The reply must contain exactly the lines below from the one with "Epson betreibt Cashback-Aktion" down to the one with "Industrial 40 Cyber", both included, and nothing more; please omit the pictures.

▽

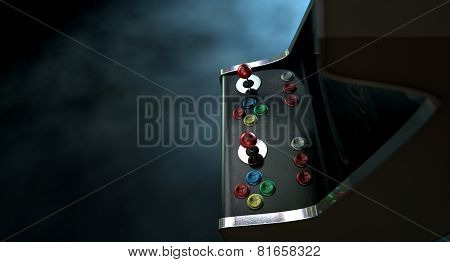 Arcade Machine Dramatic View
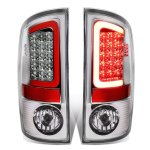 Dodge Ram 2007-2008 Chrome LED Tail Lights Red Tube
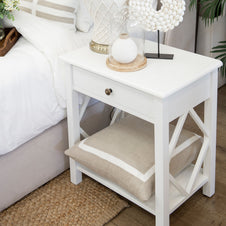Catherine 1 Drawer Bedside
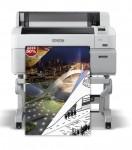 Epson betreibt Cashback-Aktion für Großformatdrucker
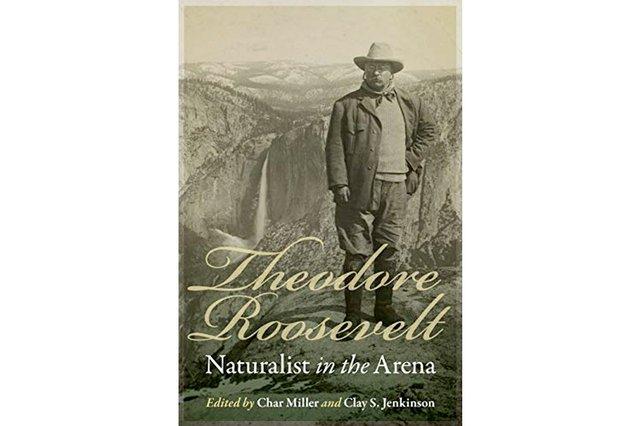 Book_Roosevelt.jpg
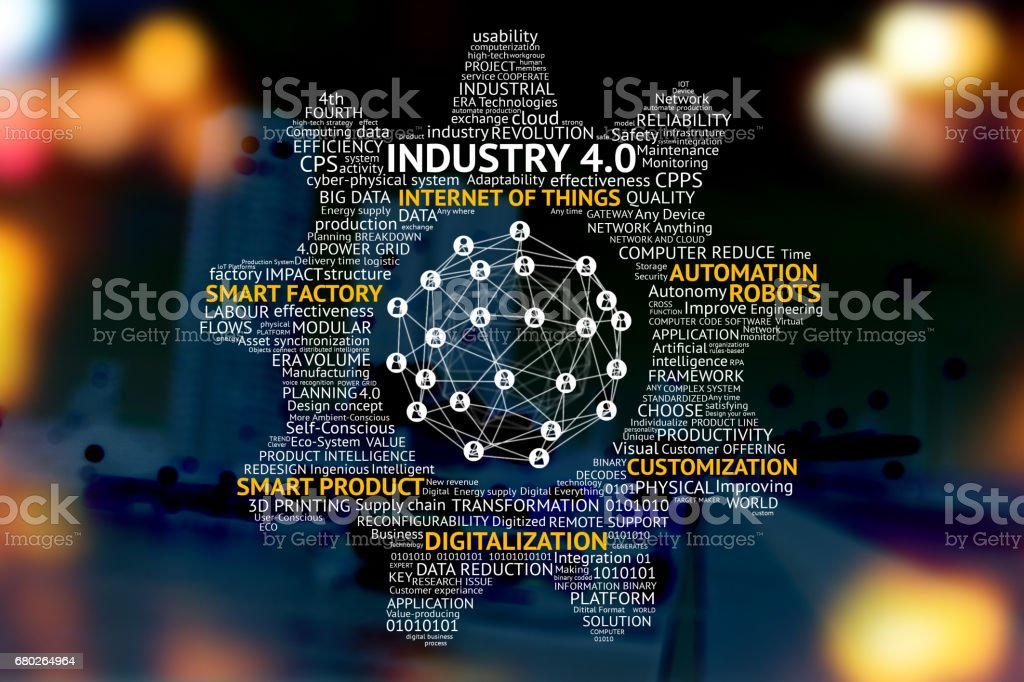 Industrial 40 Cyber Physical Systems Concept Gears Internet Of Things Network Smart Factory Solution Manufacturing Technology Automation Robot Text With Abstract Binary Bokeh Background Stock Photo Download Image Now Istock
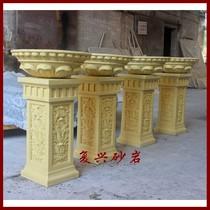 砂岩浮雕歐式花盆花缽柱墩基座園林景觀擺件玻璃鋼雕塑裝飾石材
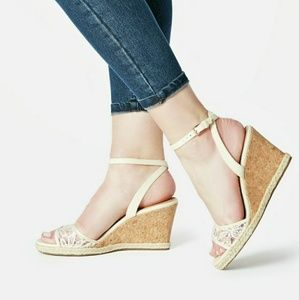 Just Fab Kenzie Wedge Sandals
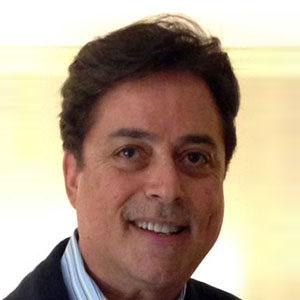 Dr. Marty Kotlar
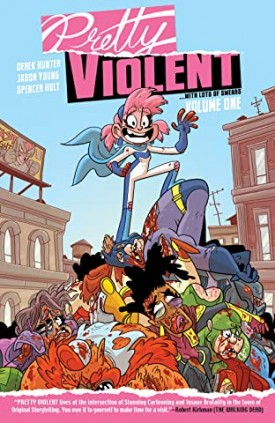 Pretty Violent v01 - Fresh Ink (2020)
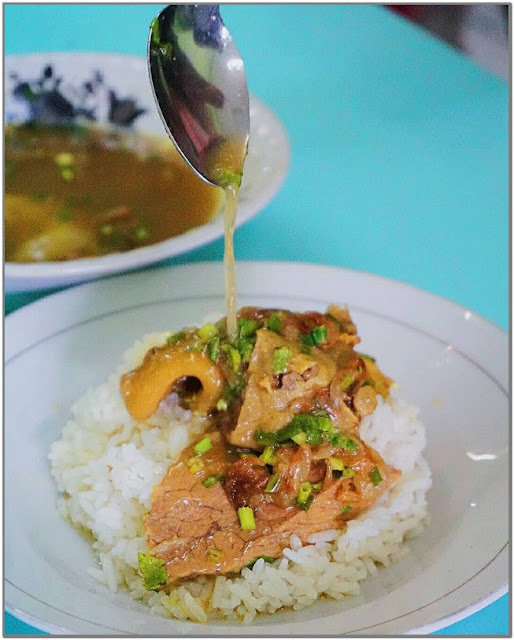 Soto Daging H. Sukron Ahmad;10 Top Kuliner Mojokerto;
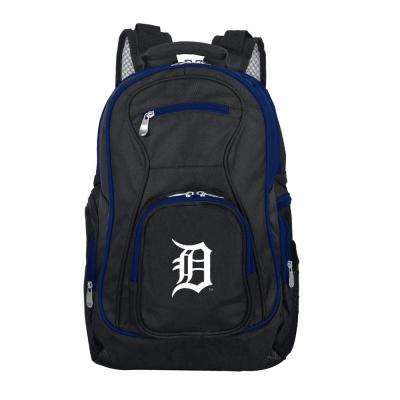 MLB Detroit Tigers 19 in. Black Trim Color Laptop Backpack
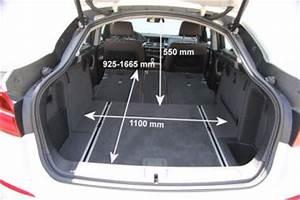 Bmw X3 Kofferraum : adac auto test bmw x4 xdrive35d steptronic ~ Jslefanu.com Haus und Dekorationen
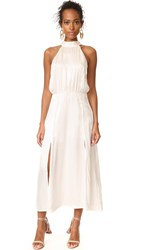 Zimmermann Sueded Picnic Dress Pearl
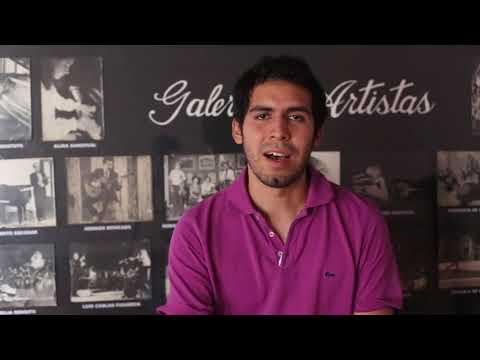 """""""Concierto Ruso"""" Gala con la Banda Departamental del Valle del Cauca"""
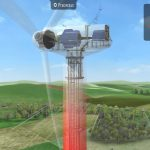 AFPA CESI virtual windmill 3D elearning
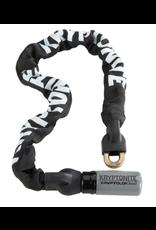 Kryptonite Kryptonite Kryptolok Series 2 955 Integrated Chain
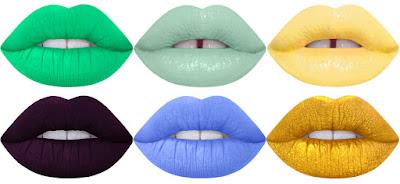 Lime Crime  Velvetines The Original Liquid to matte Lipstick  Unicorn Lipstick Colors Vera Bel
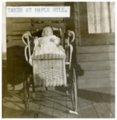 Unidentified infants, Maple Hill, Kansas - 1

△

COMPLETED EXERCISE.
 Epson betreibt Cashback-Aktion für Großformatdrucker
 Book_Roosevelt.jpg
 Industrial 40 Cyber Physical Systems Concept Gears Internet Of Things Network Smart Factory Solution Manufacturing Technology Automation Robot Text With Abstract Binary Bokeh Background Stock Photo Download Image Now Istock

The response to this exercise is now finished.